Huido de su país, la República Democrática de Congo, Désiré Kizungu Mulinga ejerce como párroco de Ojacastro

Désiré Kizungu tiene a su cargo la parroquia de Ojacastro, pero vive en la casa parroquial de Ezcaray. / F. D.
A pesar de que reconoce que para él, congoleño de piel negra, su vida en España no ha encontrado las dificultades que otros inmigrantes tienen que soportar, Désiré Kizungu Mulinga, párroco de Ojacastro, se emplea a fondo en colaborar con Cáritas para propagar la idea de que “es un primer paso normal que, cuando ves a un inmigrante, ves a una persona que no conoces e intentas protegerte. Pero después, hay que intentar dar un segundo paso, tratar a esa persona y entonces te das cuenta de que es una persona como tú, que tienes mucho en común con él y que juntos podéis tratar de construir juntos la sociedad”.
Afirma que su vocación sacerdotal se le despertó muy pronto, “desde niño ya me interesaba y me gustaba mucho la vida religiosa. Estuve en la parroquia y allí conocí a un sacerdote, luego entré en un seminario menor y descubrí el Carmelo, porque soy carmelita descalzo, y entré en la vida religiosa. Me gustaba la vida dedicada al servicio de Dios y de los demás, porque vengo de un contexto muy diferente. Allí, la iglesia vive una realidad diferente, es muy comprometida y al mismo tiempo es perseguida, porque es prácticamente la única institución que defiende a los más pobres y necesitados”.
Obligado a salir
Sin embargo, fue precisamente esa opción religiosa la que le complicó la vida a Kizungu Mulinga y le obligó a salir como pudo de la República Democrática del Congo, antiguo Congo Belga y después Zaire, dejando atrás a su familia y viviendo una auténtica odisea que, por fortuna, se saldó satisfactoriamente.
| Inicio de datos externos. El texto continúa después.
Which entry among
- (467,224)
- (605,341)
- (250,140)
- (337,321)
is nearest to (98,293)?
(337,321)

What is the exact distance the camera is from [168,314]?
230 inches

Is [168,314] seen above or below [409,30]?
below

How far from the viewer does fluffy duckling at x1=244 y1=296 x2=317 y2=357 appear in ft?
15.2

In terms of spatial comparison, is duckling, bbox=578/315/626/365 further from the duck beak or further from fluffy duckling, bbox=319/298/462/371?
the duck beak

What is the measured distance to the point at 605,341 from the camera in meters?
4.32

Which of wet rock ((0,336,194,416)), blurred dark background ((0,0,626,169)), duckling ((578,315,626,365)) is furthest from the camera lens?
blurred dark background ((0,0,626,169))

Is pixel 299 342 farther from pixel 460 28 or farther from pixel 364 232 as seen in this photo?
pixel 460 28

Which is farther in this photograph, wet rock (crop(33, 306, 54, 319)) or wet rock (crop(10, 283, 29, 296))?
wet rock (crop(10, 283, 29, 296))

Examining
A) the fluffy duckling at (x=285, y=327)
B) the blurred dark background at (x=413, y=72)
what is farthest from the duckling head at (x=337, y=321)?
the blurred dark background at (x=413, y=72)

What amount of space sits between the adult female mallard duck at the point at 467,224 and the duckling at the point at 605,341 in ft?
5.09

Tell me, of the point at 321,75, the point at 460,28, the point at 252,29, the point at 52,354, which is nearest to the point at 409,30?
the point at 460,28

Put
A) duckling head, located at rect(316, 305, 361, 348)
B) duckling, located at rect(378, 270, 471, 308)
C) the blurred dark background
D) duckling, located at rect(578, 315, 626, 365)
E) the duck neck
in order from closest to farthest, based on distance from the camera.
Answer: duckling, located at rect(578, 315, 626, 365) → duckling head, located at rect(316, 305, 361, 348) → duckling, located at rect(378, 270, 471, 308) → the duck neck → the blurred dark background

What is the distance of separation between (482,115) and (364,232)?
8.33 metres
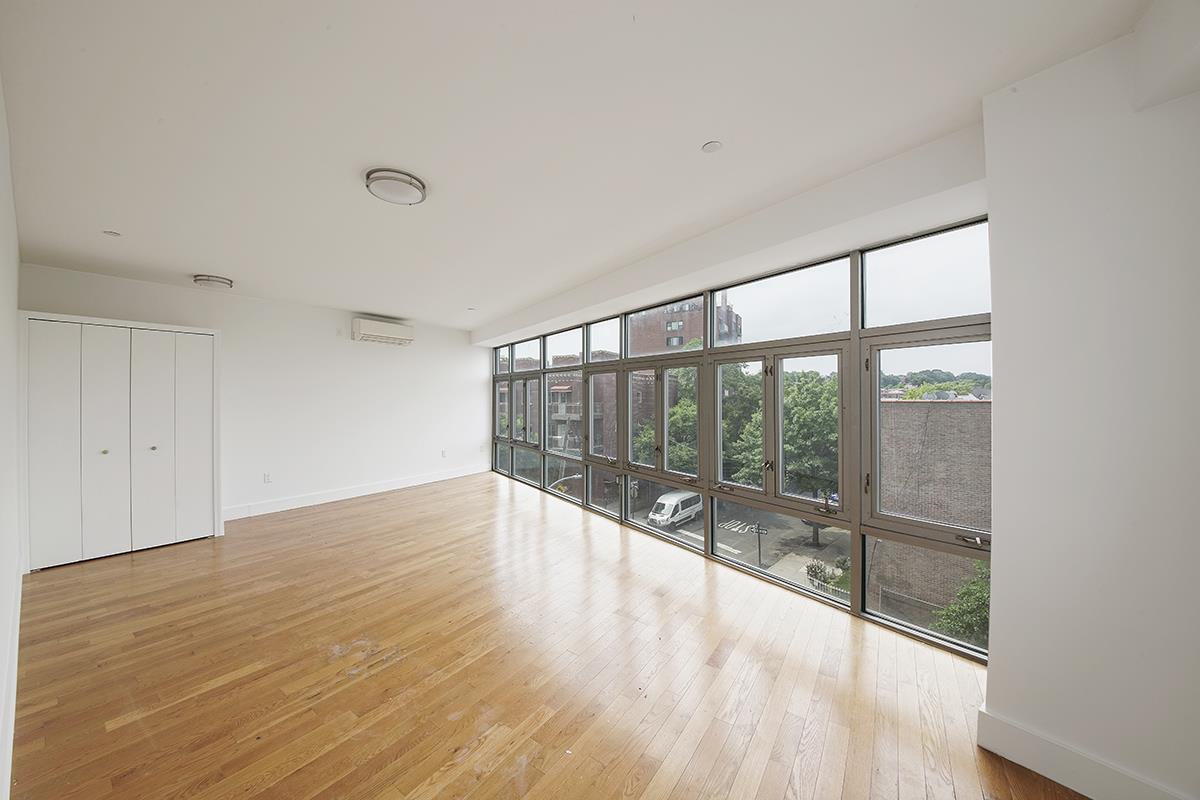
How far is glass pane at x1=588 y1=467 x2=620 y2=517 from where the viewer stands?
4.77m

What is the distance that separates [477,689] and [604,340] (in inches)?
148

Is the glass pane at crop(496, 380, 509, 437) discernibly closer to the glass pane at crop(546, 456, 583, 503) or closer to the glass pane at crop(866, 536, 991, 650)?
the glass pane at crop(546, 456, 583, 503)

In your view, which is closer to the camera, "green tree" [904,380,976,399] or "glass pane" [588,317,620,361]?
"green tree" [904,380,976,399]

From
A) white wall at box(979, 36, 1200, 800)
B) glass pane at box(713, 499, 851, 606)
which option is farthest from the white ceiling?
glass pane at box(713, 499, 851, 606)

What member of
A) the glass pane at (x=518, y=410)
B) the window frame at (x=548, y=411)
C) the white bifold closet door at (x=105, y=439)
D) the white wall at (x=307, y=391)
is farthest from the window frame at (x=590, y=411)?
the white bifold closet door at (x=105, y=439)

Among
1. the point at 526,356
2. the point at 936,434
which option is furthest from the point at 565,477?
the point at 936,434

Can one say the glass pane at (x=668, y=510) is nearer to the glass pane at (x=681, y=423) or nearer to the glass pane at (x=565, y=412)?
the glass pane at (x=681, y=423)

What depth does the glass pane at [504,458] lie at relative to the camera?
741 cm

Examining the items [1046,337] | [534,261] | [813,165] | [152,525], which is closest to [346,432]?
[152,525]

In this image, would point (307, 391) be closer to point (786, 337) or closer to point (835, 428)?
point (786, 337)

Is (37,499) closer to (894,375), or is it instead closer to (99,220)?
(99,220)

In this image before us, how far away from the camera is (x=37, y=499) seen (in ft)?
11.1

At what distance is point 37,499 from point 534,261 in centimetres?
474

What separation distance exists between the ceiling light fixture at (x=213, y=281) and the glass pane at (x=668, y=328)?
4.28 m
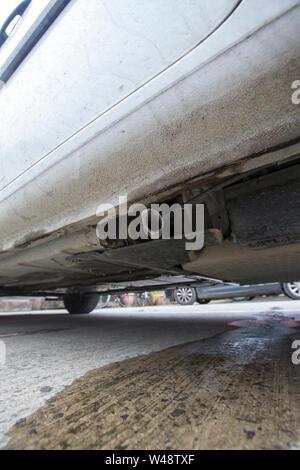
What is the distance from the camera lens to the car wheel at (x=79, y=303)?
3.44 meters

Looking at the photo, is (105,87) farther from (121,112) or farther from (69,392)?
(69,392)

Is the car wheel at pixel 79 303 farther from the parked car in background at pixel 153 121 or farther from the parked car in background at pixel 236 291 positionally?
the parked car in background at pixel 153 121

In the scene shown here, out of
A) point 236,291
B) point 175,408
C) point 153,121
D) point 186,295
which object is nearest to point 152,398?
point 175,408

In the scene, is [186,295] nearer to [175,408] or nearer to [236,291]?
[236,291]

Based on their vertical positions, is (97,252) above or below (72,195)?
below

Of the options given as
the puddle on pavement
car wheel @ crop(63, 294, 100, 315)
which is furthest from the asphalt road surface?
car wheel @ crop(63, 294, 100, 315)

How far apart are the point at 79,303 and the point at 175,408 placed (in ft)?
10.5

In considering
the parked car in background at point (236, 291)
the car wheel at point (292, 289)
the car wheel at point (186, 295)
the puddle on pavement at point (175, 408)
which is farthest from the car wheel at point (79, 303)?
the car wheel at point (292, 289)

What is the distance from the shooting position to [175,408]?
0.51m

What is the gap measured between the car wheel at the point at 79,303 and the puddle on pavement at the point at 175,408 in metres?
2.77

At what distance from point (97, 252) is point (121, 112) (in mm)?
620

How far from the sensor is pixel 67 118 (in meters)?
0.71
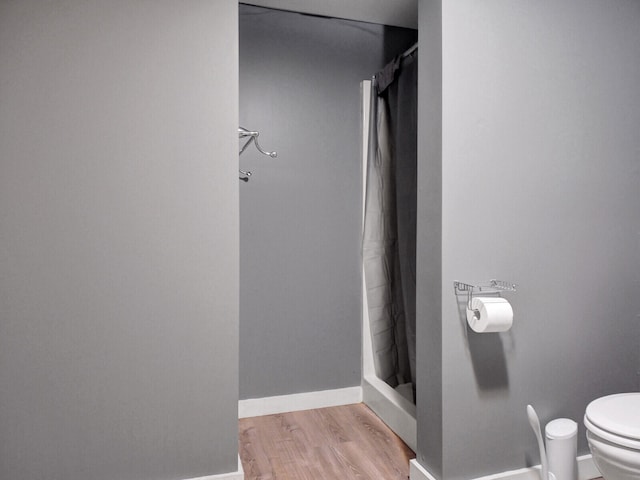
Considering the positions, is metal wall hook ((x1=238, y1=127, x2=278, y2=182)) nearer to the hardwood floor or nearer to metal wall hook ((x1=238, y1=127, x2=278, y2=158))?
metal wall hook ((x1=238, y1=127, x2=278, y2=158))

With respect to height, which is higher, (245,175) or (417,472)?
(245,175)

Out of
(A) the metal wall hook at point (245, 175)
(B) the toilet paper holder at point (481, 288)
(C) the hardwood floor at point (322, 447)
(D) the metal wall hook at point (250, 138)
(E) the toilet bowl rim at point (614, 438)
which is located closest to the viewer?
(E) the toilet bowl rim at point (614, 438)

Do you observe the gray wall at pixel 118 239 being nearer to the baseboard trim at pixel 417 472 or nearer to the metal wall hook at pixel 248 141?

Nació en Goma, en la región de los Grandes Lagos fronteriza con Ruanda. Tras la expulsión del país de los refugiados del trágico enfrentamiento ruandés entre tutsis y hutus, los tutsis banyamulengues de su región emprendieron un movimiento rebelde contra el Gobierno zaireño de Mobutu. Ahí comenzaron sus penurias.
A punto de ordenarse sacerdote, sus superiores le mandaron unos días a casa porque hacía muchos meses que no veía a su familia. “A mi padre le empezaron a acusar de proteger a los rebeldes por mí, por mi condición de sacerdote”, recuerda, “y gente próxima me hizo saber que me tenía que ir de allí porque me perseguían y de rebote a mi familia”.
Llegó a Salamanca
Se lo hizo saber a sus superiores y le fueron a buscar. “Pero no podía salir así como así”. Trataron de burlar a sus vigilantes y con la ayuda de sus superiores emprendió el camino para tratar de alejarse de la región.
Burlando de muchas maneras los numerosos y peligrosos controles, con soldados armados hasta los dientes y para los que la vida de sus enemigos no valía nada, logró llegar en avión hasta la capital Kinshasa y más tarde pasar a la República de Congo, desde donde pudo llegar a Salamanca, donde se ordenó y completó sus estudios de Teología.